Política e economia, uma união instável
Mal começou a transição, e já ficou claro que há dois “partidos” na equipe do presidente eleito, Jair Bolsonaro, em relação à reforma da Previdência. Uns querem aproveitar esse período para se entender com a equipe do presidente Michel Temer e com líderes parlamentares e pôr para votar a proposta de mudanças na aposentadoria formatada pelo atual governo – deixando para depois uma segunda etapa, destinada a criar um novo regime. Outros, capitaneados pelo futuro chefe da Casa Civil, Onyx Lorenzoni (DEM-RS), preferem começar do zero, em 2019, com uma proposta própria, que mire o longo prazo.
Divergências em torno da Previdência não são novidade. O tema frequentou a lista de prioridades de Temer e, mesmo assim, a reforma foi arquivada. Num País praticamente conflagrado pela polarização da campanha eleitoral, seria impossível discutir com cabeça fria esse tema – essencial para impedir o colapso das finanças públicas, mas que mexe, e muito, com as perspectivas de vida da população. Por isso, técnicos e políticos nem sempre têm visões coincidentes sobre os problemas nesse campo – muito menos sobre as soluções.
No caso do novo governo, como era de se esperar, essas divergências apareceram ao longo da campanha e só não foram mais estridentes por dois motivos. O primeiro foi a ordem de “calem-se”, transmitida pelo candidato aos integrantes do seu grupo, inclusive ao seu guru econômico, Paulo Guedes. O segundo foi a multiplicidade de outros temas polêmicos, principalmente na área social.

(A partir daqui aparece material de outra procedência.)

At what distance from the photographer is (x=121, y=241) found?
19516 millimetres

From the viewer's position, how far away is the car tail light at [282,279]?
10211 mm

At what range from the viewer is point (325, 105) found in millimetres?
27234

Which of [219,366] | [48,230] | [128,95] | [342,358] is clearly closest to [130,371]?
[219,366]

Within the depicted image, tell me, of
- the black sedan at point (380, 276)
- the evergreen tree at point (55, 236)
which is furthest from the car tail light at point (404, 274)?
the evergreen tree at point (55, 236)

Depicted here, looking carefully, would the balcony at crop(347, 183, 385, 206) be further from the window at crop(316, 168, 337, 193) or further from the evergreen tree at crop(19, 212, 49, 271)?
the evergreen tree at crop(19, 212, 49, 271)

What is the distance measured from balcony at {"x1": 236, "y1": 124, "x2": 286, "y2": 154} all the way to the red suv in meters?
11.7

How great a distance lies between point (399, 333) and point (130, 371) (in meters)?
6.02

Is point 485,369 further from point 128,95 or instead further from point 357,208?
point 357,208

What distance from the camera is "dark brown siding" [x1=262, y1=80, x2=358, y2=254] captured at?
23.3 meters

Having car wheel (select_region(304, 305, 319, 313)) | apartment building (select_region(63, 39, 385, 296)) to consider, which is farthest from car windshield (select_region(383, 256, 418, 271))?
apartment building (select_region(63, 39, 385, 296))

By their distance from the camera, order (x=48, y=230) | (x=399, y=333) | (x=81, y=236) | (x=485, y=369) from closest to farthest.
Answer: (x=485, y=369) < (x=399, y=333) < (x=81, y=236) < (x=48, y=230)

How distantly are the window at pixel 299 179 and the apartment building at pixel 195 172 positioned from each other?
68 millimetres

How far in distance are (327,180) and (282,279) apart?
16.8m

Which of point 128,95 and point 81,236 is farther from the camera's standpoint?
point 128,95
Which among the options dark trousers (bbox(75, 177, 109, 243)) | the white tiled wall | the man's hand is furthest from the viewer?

Entre empresários e investidores, não se fala de outra coisa, a não ser sobre a necessidade de provas da extensão e da profundidade do liberalismo do novo presidente, cujo teste decisivo seria a reforma da Previdência. Os sinais, porém, são de que antes será preciso aparar arestas dentro da equipe. O próprio Guedes já explicitou essas diferenças, ao deixar claro, em outras palavras, que Lorenzoni é do ramo da política e, portanto, não fala de economia. O futuro ministro-chefe da Casa Civil havia tachado a proposta de Temer de “remendo”. Pesa a favor da alternativa de pegar carona na reforma de Temer o fato de que não há eleição pelo caminho, para pressionar os parlamentares a votar contra mudanças de regras nas aposentadorias — muitos deles nem estarão de volta ao Congresso no ano que vem. Para que ela funcione, contudo, será preciso “convencer” Lorenzoni, a quem caberá comandar a articulação política, de que as mudanças são urgentes. E não apenas um desejo dos economistas.